Analysis

All analyses were undertaken in R v.4.1.0 (R Core Team, 2021) and where required, specialised packages used are referenced below.
Camera data – Video metadata tagging was undertaken in ‘digiKam’ v.7.0.0 (digiKam Team, 2022) and we used R packages ‘camtrapR’ v.2.2.0 (Niedballa et al. , 2016) and ‘exiftoolr’ v.0.2.0 (Harvey, 2016) to extract and prepare the camera data to create a record table and spatial detection history of sugar glider observations. Capture-history, camera operation and trap location data were prepared for spatially explicit capture-recapture analysis. Sampling occasions were defined as commencing from midday to centre detections on nights as sugar gliders are nocturnal. Capture histories were filtered to a single detection per individual per night at each detector. Varying effort (e.g., camera malfunctions) were accounted for by including camera usage in our capture history.
To evaluate how our capture and trapping results compared to published literature, we calculated log-transformed incidence rates for our data per the steps outlined in the meta-analysis (Supporting Information).

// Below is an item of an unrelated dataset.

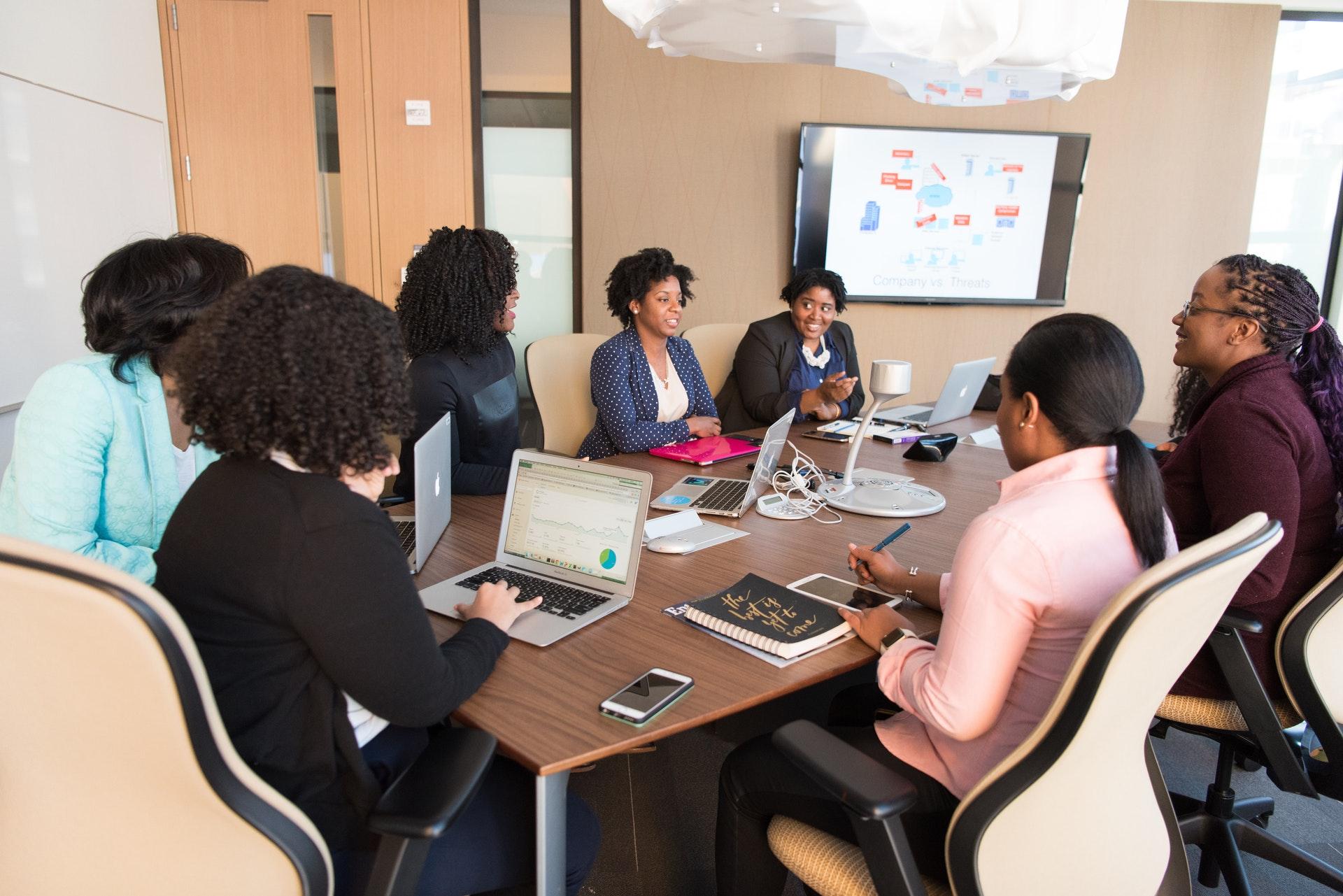 Vemos várias mulheres em uma mesa de reunião (imagem ilustrativa). Texto: mulheres empreendedoras.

SECR models – SECR analyses were performed using the ‘secr’ package v.4.5.8 (Efford, 2023). The suggested buffer width (439m) from ‘secr’ was revised upwards to 532m (4 × σ ) based on exploratory modelling and confirmed against an effective sampling area (ESA) plot. The habitat mask was created using this buffer distance with a 40m spacing, and any non-forest (detected from satellite imagery) boundaries were excluded. We assumed the population was closed as the total sampling period (30 nights per survey; 60 nights total) was brief compared to sugar glider longevity (5-7 years) and recruitment of den young (3-4 months) (Jackson, 2000b, Smith, 1973, Suckling, 1984).
Factors influencing probability of detection - Using data from the entire survey, we contrasted the impact of: bait type (i.e., effect of bait-type was constant over time, but different between bait types) and rebaiting period (i.e., effect of bait-type was constant within each rebaiting period, but different between bait type and rebaiting period) with other environmental variables that might influence the probability of detection (g0 ) and movement parameters (σ) (i.e., min and max temperature, tree species and tree height). In total, 12 models were fit (plus the null model, Table 1). Models of a linear time trend failed to converge and were not considered further. We compared model results to the null model and selected the best model based on Akaike’s Information Criterion corrected for small sample size (AICc, Buckland et al. 1979). Models with a difference in AICc <2 were considered equivalent (Burnham and Anderson, 2002).
Estimating density - Data were subset to the period when only the fish-bait was used to explore behavioural models. We held σ (σ ) parameters constant and investigated the influence of the following factors on g0 : b , learned response; B; transient response; k , site response; bk , animal x site learned response, and; Bk , animal x site transient response. We estimated density with our preferred parameterization (based on AICc model selection).
Home range statistics were estimated using all data. We calculated the mean maximum distance moved pooled across individuals (MMDM) and core home ranges (i.e., root pooled spatial variance; RPSV) (Borchers & Efford, 2008).